L’infection débute par l’introduction des spores de Clostridium tetani dans l’organisme à la faveur d’une effraction cutanée ou muqueuse. Puis, sous l’influence de facteurs favorisant une diminution du potentiel d’oxydoréduction local(comme l’ischémie ou la nécrose tissulaire), les spores qui se trouvent dans des conditions d’anaérobiose vont germer et redonner la forme bactérienne produisant la toxine tétanique in situ. Parmi les exoprotéines produites, seule la tétanospasmine est responsable de tous les symptômes de la maladie [4,16].
Action de la tétanospasmine sur le système nerveux central
La toxine tétanique pénètre dans le système nerveux au niveau des jonctions neuromusculaires des motoneurones proches de la porte d’entrée grâce à une vésicule d’endocytose. Une fois internalisée dans la terminaison du nerf moteur, sensitif ou sympathique, la toxine, devenue inaccessible aux antitoxines, chemine par voie rétrograde pour gagner le corps cellulaire des motoneurones au niveau de la corne antérieure de la moelle et du tronc cérébral [14, 16]. Une fois fixée au tissu nerveux, la toxine n’est pas neutralisée par l’anatoxine tétanique. La vitesse de transport de la toxine est la même dans tous les nerfs, expliquant l’atteinte initiale au niveau de l’extrémité céphalique où les nerfs moteurs sont les plus courts, alors que les muscles des membres sont atteints en dernier [16]. Arrivée dans les corps cellulaires, la toxine migre par voie trans-synaptique et gagne la terminaison présynaptique des neurones inhibiteurs de la moelle et du tronc cérébral, utilisant la glycine et l’acide gamma-amino-butyrique (GABA) comme neurotransmetteurs. Elle va cliver, par l’intermédiaire de sa chaîne légère, la synaptobrévine nécessaire à l’exocytose des neurotransmetteurs, empêchant ainsi leur libération ce qui provoque une desinhibition centrale des motoneurones α [2, 14, 16, 52]. Les neurones sont anormalement excitables et il apparaît des contractions musculaires anarchiques. La levée de l’inhibition des motoneurones concerne également l’innervation réciproque. Cette levée de l’inhibition sera à l’origine de contractures simultanées des muscles agonistes et antagonistes.

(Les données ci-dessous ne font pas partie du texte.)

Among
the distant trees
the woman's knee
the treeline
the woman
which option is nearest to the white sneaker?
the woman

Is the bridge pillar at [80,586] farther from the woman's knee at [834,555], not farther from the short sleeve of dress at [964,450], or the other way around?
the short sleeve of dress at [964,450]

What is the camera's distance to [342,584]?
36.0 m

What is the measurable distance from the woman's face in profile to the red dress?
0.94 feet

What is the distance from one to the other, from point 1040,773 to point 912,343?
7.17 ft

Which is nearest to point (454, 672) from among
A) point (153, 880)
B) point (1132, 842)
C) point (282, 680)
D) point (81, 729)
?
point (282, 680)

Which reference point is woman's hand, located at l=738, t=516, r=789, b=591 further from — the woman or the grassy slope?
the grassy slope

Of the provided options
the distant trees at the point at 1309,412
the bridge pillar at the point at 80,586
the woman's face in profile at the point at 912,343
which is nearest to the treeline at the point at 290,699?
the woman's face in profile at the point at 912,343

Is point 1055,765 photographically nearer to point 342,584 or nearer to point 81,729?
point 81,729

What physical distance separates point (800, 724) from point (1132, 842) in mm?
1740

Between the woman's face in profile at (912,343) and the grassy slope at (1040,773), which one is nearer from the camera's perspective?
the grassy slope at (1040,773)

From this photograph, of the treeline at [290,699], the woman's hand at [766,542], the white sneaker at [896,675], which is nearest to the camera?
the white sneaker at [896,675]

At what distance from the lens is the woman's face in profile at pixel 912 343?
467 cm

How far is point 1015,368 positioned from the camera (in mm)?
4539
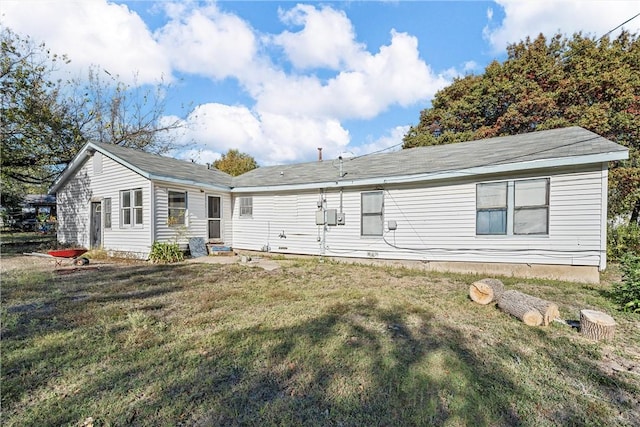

Action de la tétanospasmine sur le système nerveux autonome : la dysautonomie tétanique
La tétanospasmine n’épargne pas le système neurovégétatif, mais son action est encore mal connue. Elle pénètre dans les fibres sympathiques, franchit les ganglions sympathiques, et, par les fibres pré-ganglionnaires, gagne les cornes latérales de la moelle [16, 22]. Le blocage des synapses inhibitrices dans le système sympathique est responsable d’une hyperactivité sympathique par augmentation de la sécrétion de catécholamines expliquant la dysautonomie tétanique. Celle-ci se manifeste par des épisodes de tachycardie et d’hypertension artérielle. En outre certaines modifications métaboliques sympatho-dépendantes telles qu’une hyperglycémie, un hypercatabolisme ou une hypersudation sont constatées [5, 14, 16, 21]. Il existe également une hyperactivité parasympathique liée à l’augmentation de la synthèse, du stockage et de la libération d’acétylcholine dans les divers organes, combinée à une action cholinergique propre à la toxine. Ceci se traduit par des accès de bradycardie, d’hypotension artérielle voire d’arrêt cardiaque brutal .
CLINIQUE
Forme typique : le tétanos aigu généralisé du jeune circoncis non vacciné
Incubation
C’est la période, habituellement silencieuse, écoulée entre le jour de la circoncision et l’apparition du premier symptôme. La durée est en moyenne de 3 à 15 jours avec des extrêmes de 24 heures à 30 jours. Elle est d’autant plus brève que la maladie sera plus grave.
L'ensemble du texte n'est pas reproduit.